Comment by jadbox

Comment by jadbox 4 days ago

8 replies

Unrelated, but the Elon dream of getting a human colony on Mars seems beyond imagination. Ignoring safety of such a long travel, the radiation issue of Mar's surface, and the massive infrastructure to have a self-sustainable biosphere (also somehow protected from radiation) to recycle enough oxygen, we still have to deal with the immense number of failures that could happen with no way to send help.

Like, building a fully self-sustainable underwater city or moon base would be far more in reach. It feels that SpaceX should start with prototyping these safer alternatively before overreaching to something 100x more challenging and dangerous.

jandrese 4 days ago

> Like, building a fully self-sustainable underwater city or moon base would be far more in reach. It feels that SpaceX should start with prototyping these safer alternatively before overreaching to something 100x more challenging and dangerous.

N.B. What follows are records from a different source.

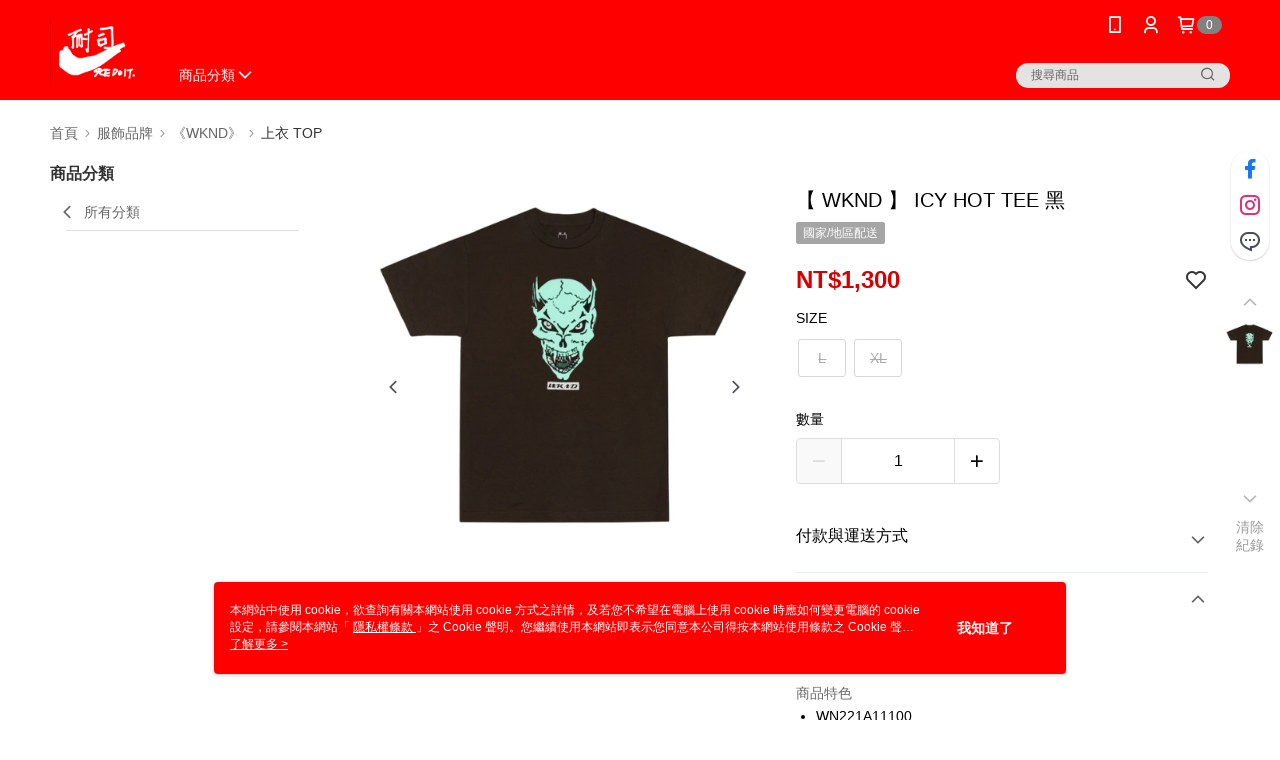

--- FILE ---
content_type: application/javascript
request_url: https://app.cdn.91app.com/global/currency-exchange-rate/currency.js
body_size: 1575
content:
(function(root) { root.nineyi = root.nineyi || {}; root.nineyi.i18n = root.nineyi.i18n || {}; root.nineyi.i18n.exchangeRates = [{"base":"TWD","date":"2026-01-15","rates":{"MYR":0.12848,"HKD":0.247109,"CNY":0.220985,"JPY":5.023622,"KRW":46.540125,"USD":0.031688,"SGD":0.040828,"AUD":0.047356,"EUR":0.027314,"GBP":0.023688,"THB":0.995636,"CAD":0.044066,"IDR":535.286327,"NZD":0.055245,"PHP":1.887618,"VND":832.44862,"MOP":0.254511,"SEK":0.292776}},{"base":"MYR","date":"2026-01-15","rates":{"TWD":7.784985,"HKD":1.923309,"CNY":1.720004,"JPY":39.097703,"KRW":362.181829,"USD":0.24664,"SGD":0.317755,"AUD":0.368562,"EUR":0.212586,"GBP":0.184387,"THB":7.749297,"CAD":0.342964,"IDR":4166.041187,"NZD":0.429908,"PHP":14.691959,"VND":6479.225987,"MOP":1.980941,"SEK":2.278312}},{"base":"HKD","date":"2026-01-15","rates":{"TWD":4.04712,"MYR":0.51994,"CNY":0.894298,"JPY":20.337163,"KRW":188.383859,"USD":0.128238,"SGD":0.165245,"AUD":0.191716,"EUR":0.11055,"GBP":0.0959,"THB":4.029166,"CAD":0.178332,"IDR":2165.884523,"NZD":0.223643,"PHP":7.638931,"VND":3368.806036,"MOP":1.02997,"SEK":1.185012}},{"base":"USD","date":"2026-01-15","rates":{"TWD":31.557802,"MYR":4.054496,"CNY":6.97375,"JPY":158.553019,"KRW":1468.68011,"HKD":7.797995,"SGD":1.288395,"AUD":1.494243,"EUR":0.86192,"GBP":0.74755,"THB":31.409503,"CAD":1.39057,"IDR":16892.9,"NZD":1.74321,"PHP":59.568496,"VND":26270,"MOP":8.031719,"SEK":9.23868}},{"base":"SGD","date":"2026-01-15","rates":{"TWD":24.493521,"MYR":3.146921,"CNY":5.412714,"JPY":123.052064,"KRW":1140.063229,"HKD":6.052475,"USD":0.776155,"AUD":1.15991,"EUR":0.668984,"GBP":0.580239,"THB":24.383312,"CAD":1.079333,"IDR":13110.389993,"NZD":1.353118,"PHP":46.234412,"VND":20389.602143,"MOP":6.233862,"SEK":7.170938}}]; })(this);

I've been beating this drum for years. Elon is 100% focused on building the rocket that can get to Mars and neglecting absolutely everything else about the project. Where is the self contained biosphere pilot program on Earth that tests the Mars habitat? To be anywhere close to Elon's timetable it needs to be running today, and honestly it should have been running years ago. Given the extreme reliability requirements it needs long term testing to build any confidence at all in the numerous technologies involved. The closest model we have is the ISS, and it's mostly shown that we aren't ready for a Mars habitat. The ISS requires way too much maintenance and ground support.

  • jandrese 4 days ago

    The problem with Mars is that if something goes wrong you can't just "fly back on the rocket". The launch windows are 2 years apart. You either fix it in place or you die.

brazzy 4 days ago

It's very clearly not "beyond imagination". It doesn't require any fundamentally new technology.

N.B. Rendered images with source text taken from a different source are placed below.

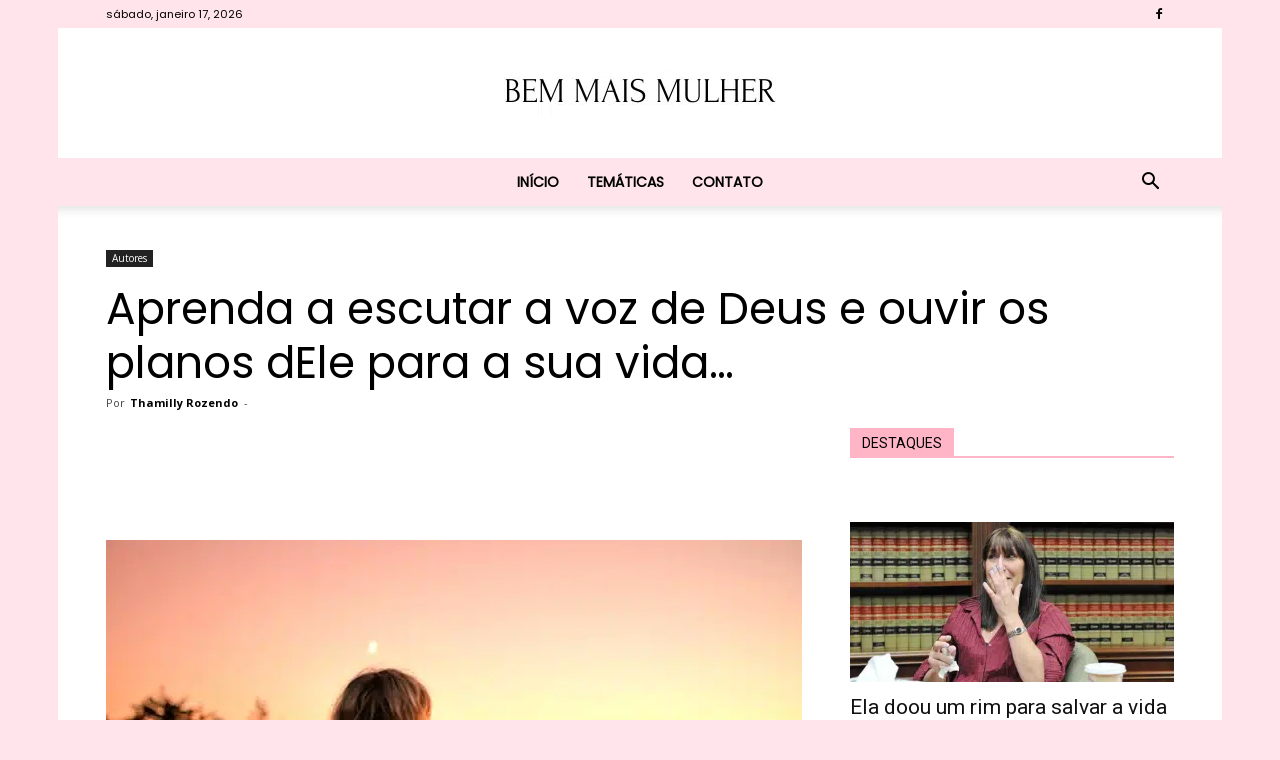

--- FILE ---
content_type: text/html; charset=utf-8
request_url: https://www.google.com/recaptcha/api2/aframe
body_size: 265
content:
<!DOCTYPE HTML><html><head><meta http-equiv="content-type" content="text/html; charset=UTF-8"></head><body><script nonce="BEJKbqlYWar1F7BrXlVeIg">/** Anti-fraud and anti-abuse applications only. See google.com/recaptcha */ try{var clients={'sodar':'https://pagead2.googlesyndication.com/pagead/sodar?'};window.addEventListener("message",function(a){try{if(a.source===window.parent){var b=JSON.parse(a.data);var c=clients[b['id']];if(c){var d=document.createElement('img');d.src=c+b['params']+'&rc='+(localStorage.getItem("rc::a")?sessionStorage.getItem("rc::b"):"");window.document.body.appendChild(d);sessionStorage.setItem("rc::e",parseInt(sessionStorage.getItem("rc::e")||0)+1);localStorage.setItem("rc::h",'1768666869447');}}}catch(b){}});window.parent.postMessage("_grecaptcha_ready", "*");}catch(b){}</script></body></html>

It may well be beyond our ability to practically apply those technologies at the required scales and reliability levels, but that's hardly unimaginable.

  • IAmBroom 4 days ago

    Preventing cancerous damage from radiation is absolutely beyond our tech.

    Unless you consider launching a lead-lined spaceship "within our tech."

    The marsonauts won't die before reaching Mars, but their lifespans will be significantly shortened.

_fizz_buzz_ 4 days ago

At least theoretically it should be doable. But I think it will be similar to the moon landings. My prediction: People are going to lose interest in the project very quickly. It will be prohibitively expensive to maintain and there is simply nothing to do. You couldn’t even really have a remote programming job there. A light round trip takes between 6 and 44 minutes, completely unsustainable.

Digit-Al 3 days ago

If you're really interested in a deep dive on this subject then I really recommend "A City On Mars" by Zach and Kelly Weinersmith (of SMBC). It goes very deep into things like - can you have babies successfully in space?